- [INSTRUÇÕES]:
[A] Segundo o texto fornecido, a que conduz a solidão em que vivem mergulhados muitos indivíduos?
[B] Por que razão, de acordo com o texto fornecido, se deve levar a sério o desprezo pela democracia quando revela um entendimento consequente e teoricamente elaborado da sociedade? Responda em uma a três frases.
[C] Como se traduz para inglês a frase "Sociologicamente, é sem dúvida um fenómeno importante.", que figura no texto fornecido?

- [TEXTO FORNECIDO]:
_ _ _
Esse desprezo, mais espontâneo ou mais reactivo consoante os casos,
esteve sempre aí aos olhos de toda a gente. No mais das vezes, ele
exprime-se de uma forma difusa e, regra geral, inconsequente. Não
convém, sob esta forma, atribuir-lhe muita importância: de uma certa
maneira, ele é uma patologia da própria democracia, enquanto projecto
sempre inacabado e essencialmente imperfeito. Noutros casos, porém, ele
revela um entendimento consequente, teoricamente elaborado, da sociedade
e desdobra-se num amor, que raras vezes ousa dizer o seu nome, pela
tirania. Aqui, deve-se sem dúvida levá-lo a sério. Porque ele exprime um
programa de sociedade que coloca radicalmente a democracia em causa.
Não há aqui vestígio algum de amor pela liberdade, por mais que a
palavra “liberdade” esteja muitas vezes na boca dessa gente.
Falo
de “democracia” num sentido lato e convenientemente impreciso, como é
sempre fatal nestas coisas, que são por essência insusceptíveis de
definições rigorosas. E seria descabido, neste contexto, comparar as
democracias contemporâneas ao projecto subjacente à Atenas do século V
a.C., tal como simbolizado pela célebre oração fúnebre de Péricles em
Tucídides. A democracia, no entendimento comum, não é exactamente, para
usar uma linguagem bíblica, uma terra prometida, uma “terra de leite e
mel”, mas a verdade é que há uma espécie de aliança com ela que
caracteriza as sociedades mais livres que conhecemos.
No
que respeita àqueles que a desprezam, deixo de lado os adeptos do
desprezo inconsequente. Por uma razão simples: ele vem, em geral, do
abismo de solidão em que vivem mergulhados muitos indivíduos e o
desprezo exibe exactamente essa solidão excruciante. A solidão condu-los
àquilo que normalmente se chama “egoísmo lógico”, uma vontade
desmesurada e irrevisível de ter razão contra todos os outros. Um seu
complemento quase fatal é a adopção, com graus de elaboração variados,
de uma forma ou outra de teorias de conspiração, que lhes permitem o
benefício narcísico de julgarem ver aquilo que ao comum passa
desapercebido. Sociologicamente, é sem dúvida um fenómeno importante.
Politicamente, duvido que o seja grandemente. É o desprezo consequente,
aquele que vem armado de teorias da sociedade e da história, que é
politicamente significativo. À sua maneira, também ele exprime um
egoísmo lógico, mas trata-se de um egoísmo lógico vestido de uma
linguagem que se pretende sofisticada e feita para ser transmitida nos
lugares de saber e nos media. Há aqui também teoria da conspiração, mas
em versão doutoral e universitária, ministrada como se de uma ciência se
tratasse.
_ _ _
- [OS DADOS]:
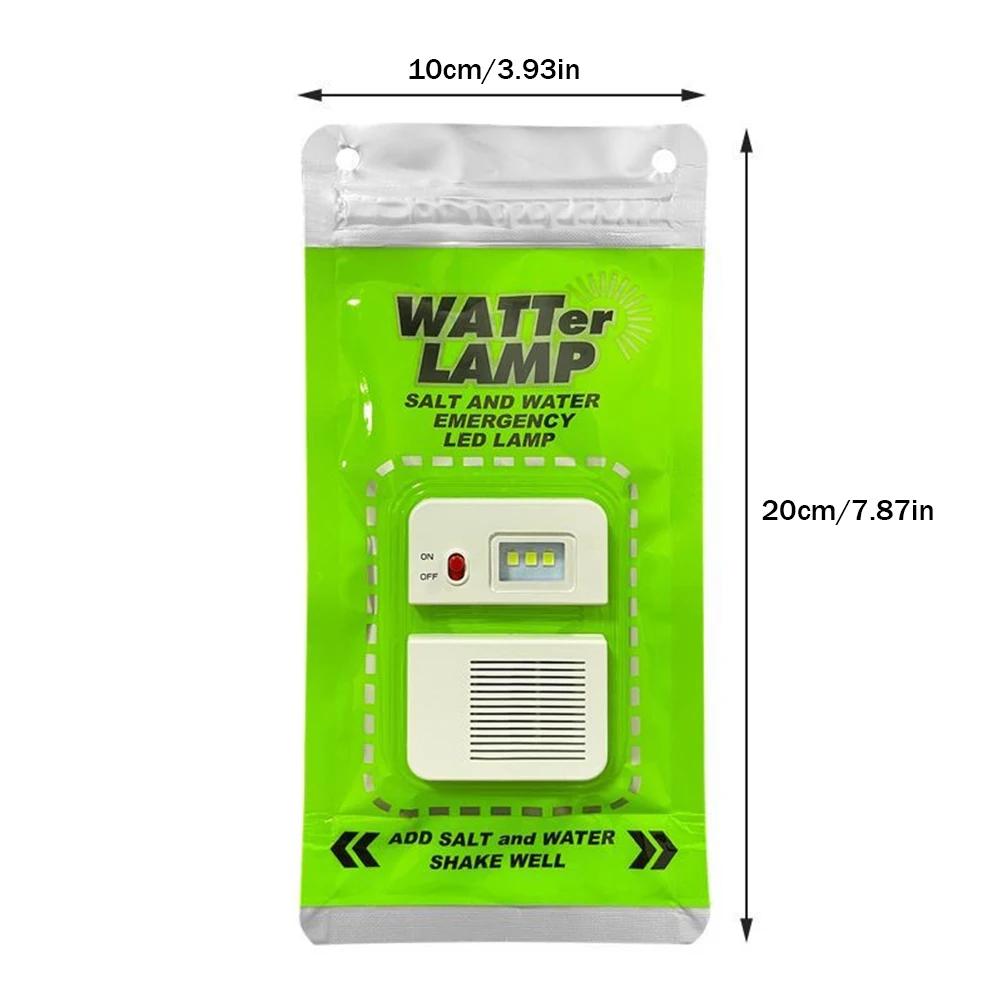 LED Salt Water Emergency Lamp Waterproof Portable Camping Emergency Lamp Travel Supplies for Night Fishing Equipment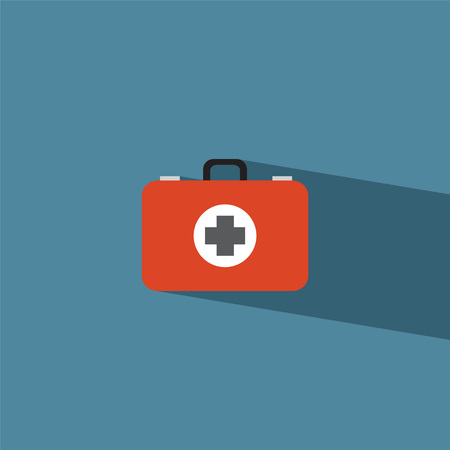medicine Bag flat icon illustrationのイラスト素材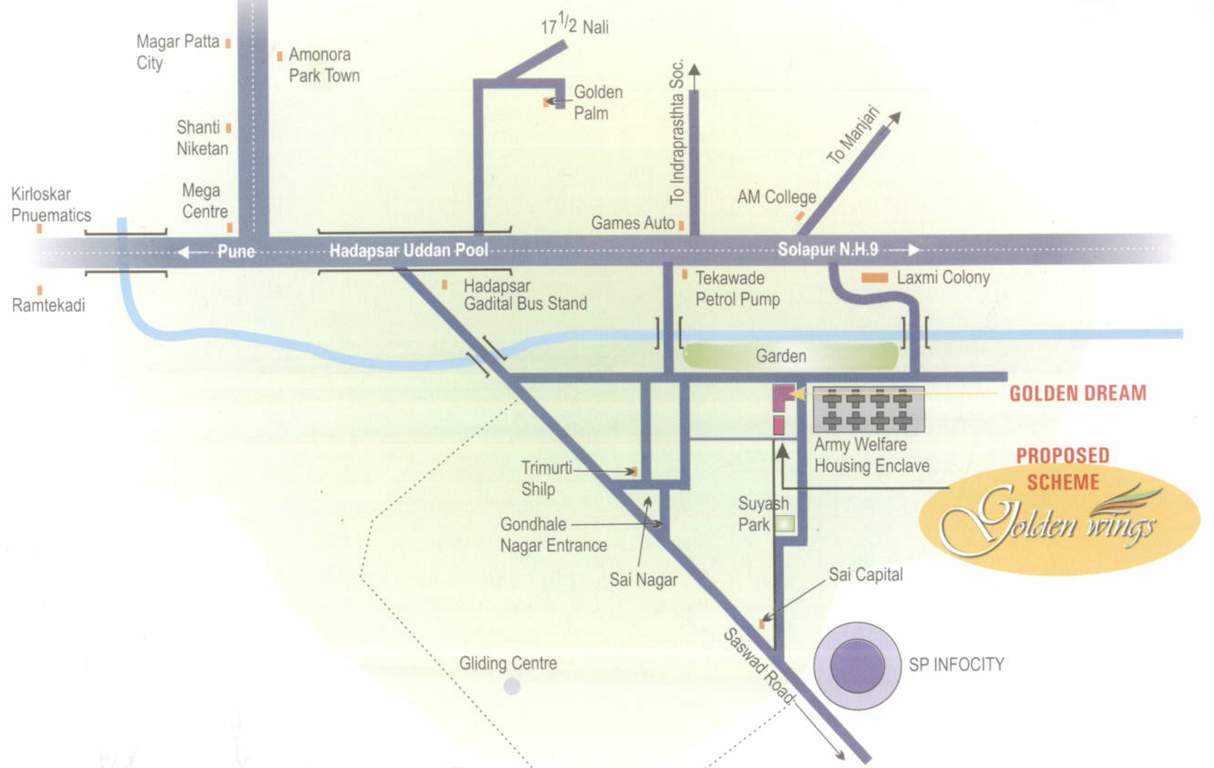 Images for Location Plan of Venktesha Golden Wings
_ _ _
- [RESPOSTAS DO EXERCÍCIO]:
[A] Conduz ao chamado "egoísmo lógico", uma vontade desmesurada e irrevisível de ter razão contra todos os outros.

[B] Porque, nesse caso, o desprezo exprime um programa de sociedade que coloca radicalmente a democracia em causa. Além disso, desdobra-se num amor pela tirania, sem vestígio algum de amor pela liberdade.

[C] Sociologically, it is undoubtedly an important phenomenon.